--- TEXT SECTION Enclosed Below ---
Department of Chemistry and Biochemistry
Physical Chemistry Seminar Series
Anastassia Alexandrova, UCLA
May 13, 2024
2:00pm in Tykeson 140
Hosted by: Alexander Batelaan
Enzymes as Molecular Capacitors
Proteins have been shown to produce intramolecular electric fields, preorganized to help enzymatic catalysis. Using IR probes placed in proteins, and measuring their Stark shift, it became possible to assess the local fields at the location of the probe, and correlate those with the reactivity. The talk will show that in fact, 3-D fields in the entirety of the active site (as opposed to a particular bond) are relevant to catalysis.
I will show that the diverging reactivity of the natural Fe-heme proteins is strongly regulated by the electric field from the protein, outside of the primary coordination sphere of the Fe. Next, I will use Protoglobin as a model, which was evolved to efficiently catalyze carbene transfer reactions, to show that what directed evolution developed is a highly strategic electric field that facilitates the reaction. The field is strongly heterogeneous and curvy, aligned opposite to the direction of the electron flow in the reaction. I will demonstrate that electric fields are dynamic. Each protein can visit several characteristic fields, only some of which are strongly catalytic, and some may promote different reaction mechanisms.
The talk will highlight several methods for field analysis, directly as a vector object, and indirectly via the scalar field of electronic charge density. These ideas and methods pertain to our understanding f how enzymes work, how they evolve toward acquiring a function, and how they should be designed to be competitive with natural enzymes.
--- End of Enclosed TEXT SECTION ---
● **GOAL OF THE EXERCISE**
Translate this sentence from the seminar announcement into Spanish: "The field is strongly heterogeneous and curvy, aligned opposite to the direction of the electron flow in the reaction."
--- INFORMATION SUPPLIED Enclosed Below ---
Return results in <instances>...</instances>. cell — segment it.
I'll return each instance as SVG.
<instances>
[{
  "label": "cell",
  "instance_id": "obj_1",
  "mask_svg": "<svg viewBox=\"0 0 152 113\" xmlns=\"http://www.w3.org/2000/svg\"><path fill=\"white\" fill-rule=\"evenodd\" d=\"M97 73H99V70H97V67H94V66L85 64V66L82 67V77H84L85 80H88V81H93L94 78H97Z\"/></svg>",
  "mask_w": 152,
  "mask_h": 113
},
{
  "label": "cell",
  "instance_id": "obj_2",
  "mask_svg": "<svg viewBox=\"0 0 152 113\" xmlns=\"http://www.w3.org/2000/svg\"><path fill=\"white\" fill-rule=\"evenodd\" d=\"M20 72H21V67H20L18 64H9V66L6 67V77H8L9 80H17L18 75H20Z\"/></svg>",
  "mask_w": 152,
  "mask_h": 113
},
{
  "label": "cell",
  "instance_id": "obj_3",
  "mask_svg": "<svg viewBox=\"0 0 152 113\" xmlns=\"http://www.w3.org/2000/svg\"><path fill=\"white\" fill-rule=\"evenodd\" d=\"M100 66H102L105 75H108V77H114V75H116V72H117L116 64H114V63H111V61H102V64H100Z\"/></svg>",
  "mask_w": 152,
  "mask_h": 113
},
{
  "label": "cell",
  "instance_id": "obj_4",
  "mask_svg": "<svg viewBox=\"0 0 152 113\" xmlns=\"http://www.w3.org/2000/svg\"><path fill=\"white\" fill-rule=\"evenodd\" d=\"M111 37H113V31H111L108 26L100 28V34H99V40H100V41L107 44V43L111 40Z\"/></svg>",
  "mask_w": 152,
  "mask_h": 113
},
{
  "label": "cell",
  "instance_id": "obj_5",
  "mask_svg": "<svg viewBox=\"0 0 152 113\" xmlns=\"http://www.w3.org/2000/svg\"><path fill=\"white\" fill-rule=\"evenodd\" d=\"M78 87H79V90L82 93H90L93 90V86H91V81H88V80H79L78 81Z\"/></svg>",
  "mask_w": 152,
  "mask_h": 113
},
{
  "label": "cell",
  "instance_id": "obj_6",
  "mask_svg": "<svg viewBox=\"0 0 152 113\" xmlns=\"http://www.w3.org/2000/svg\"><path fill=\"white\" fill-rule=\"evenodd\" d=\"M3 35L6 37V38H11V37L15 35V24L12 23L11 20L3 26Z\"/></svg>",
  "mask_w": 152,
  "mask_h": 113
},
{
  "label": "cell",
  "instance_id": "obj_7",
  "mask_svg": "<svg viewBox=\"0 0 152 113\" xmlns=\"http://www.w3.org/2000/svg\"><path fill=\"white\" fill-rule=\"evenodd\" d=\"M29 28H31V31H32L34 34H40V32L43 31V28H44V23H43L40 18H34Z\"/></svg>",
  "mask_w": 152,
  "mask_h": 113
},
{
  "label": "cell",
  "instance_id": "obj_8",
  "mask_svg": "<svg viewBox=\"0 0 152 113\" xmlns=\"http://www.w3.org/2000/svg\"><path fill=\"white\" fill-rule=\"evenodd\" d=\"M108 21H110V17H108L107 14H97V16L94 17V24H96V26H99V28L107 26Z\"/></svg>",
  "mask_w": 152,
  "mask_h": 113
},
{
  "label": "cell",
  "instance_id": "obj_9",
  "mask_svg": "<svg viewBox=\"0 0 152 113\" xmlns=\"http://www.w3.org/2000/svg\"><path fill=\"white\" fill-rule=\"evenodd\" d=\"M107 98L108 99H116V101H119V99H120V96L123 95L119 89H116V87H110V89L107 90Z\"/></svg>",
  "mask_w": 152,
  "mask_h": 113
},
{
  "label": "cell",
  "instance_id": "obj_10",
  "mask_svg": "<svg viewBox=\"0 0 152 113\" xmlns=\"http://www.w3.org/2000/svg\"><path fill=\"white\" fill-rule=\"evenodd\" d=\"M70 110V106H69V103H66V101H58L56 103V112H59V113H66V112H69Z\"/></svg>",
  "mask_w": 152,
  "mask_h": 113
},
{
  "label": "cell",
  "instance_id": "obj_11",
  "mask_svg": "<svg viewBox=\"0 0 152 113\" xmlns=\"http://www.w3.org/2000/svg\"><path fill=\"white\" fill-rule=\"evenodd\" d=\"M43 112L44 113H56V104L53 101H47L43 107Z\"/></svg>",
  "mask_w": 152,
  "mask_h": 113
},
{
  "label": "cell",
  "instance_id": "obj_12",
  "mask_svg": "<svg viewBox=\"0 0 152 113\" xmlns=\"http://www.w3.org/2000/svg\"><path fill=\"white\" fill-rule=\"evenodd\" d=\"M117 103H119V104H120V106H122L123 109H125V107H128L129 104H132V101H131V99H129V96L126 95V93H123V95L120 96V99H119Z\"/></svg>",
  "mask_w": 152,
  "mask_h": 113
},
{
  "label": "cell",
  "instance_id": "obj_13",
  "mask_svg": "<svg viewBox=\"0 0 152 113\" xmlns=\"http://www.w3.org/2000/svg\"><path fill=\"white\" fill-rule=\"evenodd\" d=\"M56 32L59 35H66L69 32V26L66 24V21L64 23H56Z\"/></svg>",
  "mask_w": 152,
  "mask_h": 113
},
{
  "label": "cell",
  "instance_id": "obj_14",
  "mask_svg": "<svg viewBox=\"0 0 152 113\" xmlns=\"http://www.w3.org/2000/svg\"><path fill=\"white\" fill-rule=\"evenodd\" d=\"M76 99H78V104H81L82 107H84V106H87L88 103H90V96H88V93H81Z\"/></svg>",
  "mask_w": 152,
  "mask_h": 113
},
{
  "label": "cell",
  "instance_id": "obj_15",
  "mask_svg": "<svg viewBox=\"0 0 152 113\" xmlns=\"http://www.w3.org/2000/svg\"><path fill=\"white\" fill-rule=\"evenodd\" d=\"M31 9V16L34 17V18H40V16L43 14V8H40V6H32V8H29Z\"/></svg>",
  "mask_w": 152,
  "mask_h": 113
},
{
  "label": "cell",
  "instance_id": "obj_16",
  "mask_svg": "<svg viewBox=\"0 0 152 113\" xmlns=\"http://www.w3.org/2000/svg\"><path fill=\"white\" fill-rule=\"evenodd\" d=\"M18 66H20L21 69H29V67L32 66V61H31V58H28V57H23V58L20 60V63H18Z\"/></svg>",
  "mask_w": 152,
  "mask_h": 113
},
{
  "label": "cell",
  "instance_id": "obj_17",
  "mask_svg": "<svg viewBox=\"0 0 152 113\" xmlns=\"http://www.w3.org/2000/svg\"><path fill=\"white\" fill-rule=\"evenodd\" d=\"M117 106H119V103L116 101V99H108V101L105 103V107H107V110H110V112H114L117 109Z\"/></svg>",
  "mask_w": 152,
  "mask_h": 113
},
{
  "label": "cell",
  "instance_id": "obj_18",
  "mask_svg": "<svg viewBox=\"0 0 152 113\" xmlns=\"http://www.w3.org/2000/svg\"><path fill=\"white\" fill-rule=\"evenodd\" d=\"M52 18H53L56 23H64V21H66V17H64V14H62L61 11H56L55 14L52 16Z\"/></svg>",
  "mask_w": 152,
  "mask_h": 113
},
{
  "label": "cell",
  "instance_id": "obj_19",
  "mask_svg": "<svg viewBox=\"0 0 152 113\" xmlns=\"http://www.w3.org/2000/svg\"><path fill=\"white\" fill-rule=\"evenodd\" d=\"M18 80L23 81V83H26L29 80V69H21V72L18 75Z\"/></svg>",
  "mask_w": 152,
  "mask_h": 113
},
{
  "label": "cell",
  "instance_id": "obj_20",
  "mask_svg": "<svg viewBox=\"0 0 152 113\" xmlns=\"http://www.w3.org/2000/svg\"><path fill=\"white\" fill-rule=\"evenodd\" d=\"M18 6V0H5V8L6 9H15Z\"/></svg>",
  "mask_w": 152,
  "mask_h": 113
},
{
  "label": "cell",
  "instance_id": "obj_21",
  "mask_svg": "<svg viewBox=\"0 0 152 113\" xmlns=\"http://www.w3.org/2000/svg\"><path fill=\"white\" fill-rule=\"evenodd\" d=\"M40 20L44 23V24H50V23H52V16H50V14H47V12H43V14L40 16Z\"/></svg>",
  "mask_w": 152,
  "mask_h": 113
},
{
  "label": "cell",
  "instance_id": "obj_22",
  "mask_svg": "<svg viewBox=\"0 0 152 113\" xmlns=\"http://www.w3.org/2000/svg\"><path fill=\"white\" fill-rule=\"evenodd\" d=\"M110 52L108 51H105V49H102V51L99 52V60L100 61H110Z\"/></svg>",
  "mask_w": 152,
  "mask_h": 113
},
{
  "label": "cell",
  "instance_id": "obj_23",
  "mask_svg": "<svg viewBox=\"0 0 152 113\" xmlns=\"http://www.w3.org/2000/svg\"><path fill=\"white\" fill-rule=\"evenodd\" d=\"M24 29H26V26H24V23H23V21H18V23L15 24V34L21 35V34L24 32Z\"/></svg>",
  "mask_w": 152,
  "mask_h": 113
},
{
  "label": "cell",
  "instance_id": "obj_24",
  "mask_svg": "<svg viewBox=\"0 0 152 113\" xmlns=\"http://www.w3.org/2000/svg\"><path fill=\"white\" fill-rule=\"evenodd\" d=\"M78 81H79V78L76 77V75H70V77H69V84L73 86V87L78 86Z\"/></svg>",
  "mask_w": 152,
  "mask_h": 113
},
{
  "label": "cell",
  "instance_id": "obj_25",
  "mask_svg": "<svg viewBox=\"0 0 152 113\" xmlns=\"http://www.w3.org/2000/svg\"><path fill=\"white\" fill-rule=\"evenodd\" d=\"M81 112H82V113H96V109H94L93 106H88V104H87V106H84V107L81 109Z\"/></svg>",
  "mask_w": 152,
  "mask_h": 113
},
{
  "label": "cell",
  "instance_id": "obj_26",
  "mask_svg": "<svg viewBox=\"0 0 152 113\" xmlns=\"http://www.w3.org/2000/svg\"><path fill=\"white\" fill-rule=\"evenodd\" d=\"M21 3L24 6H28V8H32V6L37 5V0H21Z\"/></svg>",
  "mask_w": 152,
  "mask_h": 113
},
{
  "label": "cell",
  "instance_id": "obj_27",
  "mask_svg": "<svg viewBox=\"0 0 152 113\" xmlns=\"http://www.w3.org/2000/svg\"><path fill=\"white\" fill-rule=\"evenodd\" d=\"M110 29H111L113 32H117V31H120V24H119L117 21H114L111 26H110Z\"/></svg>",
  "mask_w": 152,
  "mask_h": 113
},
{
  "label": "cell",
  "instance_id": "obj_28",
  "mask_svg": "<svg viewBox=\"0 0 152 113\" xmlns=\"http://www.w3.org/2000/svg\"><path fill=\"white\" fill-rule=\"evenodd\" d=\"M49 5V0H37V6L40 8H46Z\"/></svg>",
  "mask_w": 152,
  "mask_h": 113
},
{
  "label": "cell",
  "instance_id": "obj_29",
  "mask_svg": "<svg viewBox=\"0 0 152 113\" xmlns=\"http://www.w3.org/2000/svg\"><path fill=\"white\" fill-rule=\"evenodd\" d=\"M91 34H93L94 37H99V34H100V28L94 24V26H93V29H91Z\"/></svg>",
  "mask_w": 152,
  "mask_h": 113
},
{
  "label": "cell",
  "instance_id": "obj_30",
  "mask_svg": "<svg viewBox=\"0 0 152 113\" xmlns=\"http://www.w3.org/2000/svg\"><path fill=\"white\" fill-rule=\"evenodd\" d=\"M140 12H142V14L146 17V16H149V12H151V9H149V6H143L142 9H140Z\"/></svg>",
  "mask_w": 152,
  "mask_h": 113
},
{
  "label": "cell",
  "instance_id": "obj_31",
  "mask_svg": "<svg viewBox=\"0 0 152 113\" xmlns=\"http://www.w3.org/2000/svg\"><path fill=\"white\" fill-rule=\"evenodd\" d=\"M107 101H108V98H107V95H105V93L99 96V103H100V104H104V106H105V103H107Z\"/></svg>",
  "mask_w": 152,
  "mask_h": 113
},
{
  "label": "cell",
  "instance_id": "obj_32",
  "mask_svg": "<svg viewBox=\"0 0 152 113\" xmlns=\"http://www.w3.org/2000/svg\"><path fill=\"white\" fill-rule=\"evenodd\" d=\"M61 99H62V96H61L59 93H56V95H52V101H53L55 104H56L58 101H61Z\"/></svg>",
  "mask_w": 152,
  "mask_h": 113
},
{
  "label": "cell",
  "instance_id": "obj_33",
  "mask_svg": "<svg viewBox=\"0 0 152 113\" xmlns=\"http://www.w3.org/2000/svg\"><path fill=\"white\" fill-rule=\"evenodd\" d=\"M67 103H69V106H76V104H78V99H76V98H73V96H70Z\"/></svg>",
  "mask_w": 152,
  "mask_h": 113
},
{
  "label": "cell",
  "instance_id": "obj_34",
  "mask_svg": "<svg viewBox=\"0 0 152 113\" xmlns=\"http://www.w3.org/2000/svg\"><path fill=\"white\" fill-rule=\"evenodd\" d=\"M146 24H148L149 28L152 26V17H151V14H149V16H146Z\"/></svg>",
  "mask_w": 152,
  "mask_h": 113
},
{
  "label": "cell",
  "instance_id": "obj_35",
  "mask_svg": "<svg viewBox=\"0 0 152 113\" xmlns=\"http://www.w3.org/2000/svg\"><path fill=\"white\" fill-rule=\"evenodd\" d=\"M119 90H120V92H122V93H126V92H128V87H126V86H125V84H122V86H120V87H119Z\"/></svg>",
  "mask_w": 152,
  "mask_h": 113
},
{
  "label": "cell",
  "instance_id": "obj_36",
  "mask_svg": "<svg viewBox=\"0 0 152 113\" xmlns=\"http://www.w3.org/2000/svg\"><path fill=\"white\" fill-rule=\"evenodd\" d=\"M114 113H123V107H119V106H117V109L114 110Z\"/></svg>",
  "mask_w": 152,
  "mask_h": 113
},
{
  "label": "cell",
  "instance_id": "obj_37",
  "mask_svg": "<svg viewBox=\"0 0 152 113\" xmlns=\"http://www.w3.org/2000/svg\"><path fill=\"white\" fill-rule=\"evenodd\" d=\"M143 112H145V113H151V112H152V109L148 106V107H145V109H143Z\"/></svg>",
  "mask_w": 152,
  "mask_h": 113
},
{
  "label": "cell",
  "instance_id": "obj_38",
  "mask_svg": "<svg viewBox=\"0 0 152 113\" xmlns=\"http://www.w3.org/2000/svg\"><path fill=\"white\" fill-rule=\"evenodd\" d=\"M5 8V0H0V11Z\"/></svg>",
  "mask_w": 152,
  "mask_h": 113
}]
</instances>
--- End of Enclosed INFORMATION SUPPLIED ---
● **TASK SOLUTION**
El campo es fuertemente heterogéneo y curvo, y está alineado en sentido opuesto a la dirección del flujo de electrones en la reacción.